Mommsen1 is of opinion that Caesar had three main objects in view in undertaking the subjugation of Gaul. One of his aims, though perhaps not the one that chiefly influenced him, was to train by foreign conquest an army of veterans devoted to his service and ready to fight for him against their own countrymen in the great struggle for supreme power which was already impending. But the immediate and ostensible object of the campaign was to subdue and Romanise Gaul, to carry on the great scheme of Roman conquest and advance that worldwide empire which the Republic felt to be her destiny—a feeling which finds expression in the language of her great orator who, speaking in 54, calls the Roman state princeps populus et omnium gentium dominus ac victor2. A third reason for the conquest of Gaul may be found in the necessity of providing more room for the growing population of Italy.

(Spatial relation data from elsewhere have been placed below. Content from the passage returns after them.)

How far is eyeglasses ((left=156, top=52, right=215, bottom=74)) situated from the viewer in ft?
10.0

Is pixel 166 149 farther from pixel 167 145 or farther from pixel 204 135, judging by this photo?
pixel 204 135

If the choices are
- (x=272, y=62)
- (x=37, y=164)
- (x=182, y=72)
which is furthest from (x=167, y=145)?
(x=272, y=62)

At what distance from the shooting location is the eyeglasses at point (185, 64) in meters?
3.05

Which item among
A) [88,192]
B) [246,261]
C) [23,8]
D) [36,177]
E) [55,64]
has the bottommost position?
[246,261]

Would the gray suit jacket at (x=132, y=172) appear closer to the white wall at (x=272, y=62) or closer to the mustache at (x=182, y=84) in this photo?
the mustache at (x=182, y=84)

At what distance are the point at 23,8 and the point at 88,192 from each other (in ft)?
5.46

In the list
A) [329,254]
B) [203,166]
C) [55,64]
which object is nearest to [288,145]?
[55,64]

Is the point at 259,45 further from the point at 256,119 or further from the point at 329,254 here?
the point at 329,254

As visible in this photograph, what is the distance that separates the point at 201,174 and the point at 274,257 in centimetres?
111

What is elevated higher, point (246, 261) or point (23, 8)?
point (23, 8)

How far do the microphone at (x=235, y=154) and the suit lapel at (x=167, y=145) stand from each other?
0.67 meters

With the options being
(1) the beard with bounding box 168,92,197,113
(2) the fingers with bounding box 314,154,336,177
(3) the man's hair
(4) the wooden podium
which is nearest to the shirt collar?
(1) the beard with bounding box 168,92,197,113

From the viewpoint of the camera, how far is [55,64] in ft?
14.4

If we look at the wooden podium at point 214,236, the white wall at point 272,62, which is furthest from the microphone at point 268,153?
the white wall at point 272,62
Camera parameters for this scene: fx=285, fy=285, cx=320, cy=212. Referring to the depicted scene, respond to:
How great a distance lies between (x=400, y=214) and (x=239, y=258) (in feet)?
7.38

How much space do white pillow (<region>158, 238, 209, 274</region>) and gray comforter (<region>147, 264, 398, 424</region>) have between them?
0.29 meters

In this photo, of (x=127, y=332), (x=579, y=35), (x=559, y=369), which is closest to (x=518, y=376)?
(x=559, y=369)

From an historical and political point of view the story of Caesar's campaigns in Gaul must be of abiding interest for Englishmen scarcely less than for Frenchmen; as it has been said, "the conquest of Gaul by Caesar is one of the most important events in the history of the world. It is in some sort the beginning of modern history, as it brought the old world of southern Europe, of which Rome was at the head, into contact with the lands and nations which were to play the greatest part in later times, with Gaul, Germany and Britain." But independently of the great historical interest attaching to the Commentaries, they will always be read for their own sake as narratives of marvellous graphic power, accuracy and conciseness, written by one who was both soldier, scholar and statesman, and the chief actor in the events which he describes.

1 Mommsen, IV. 211.

2 Cicero, p. Plancio, § II.

3 E. A. Freeman, General Sketch of European History, c. iii. § 32.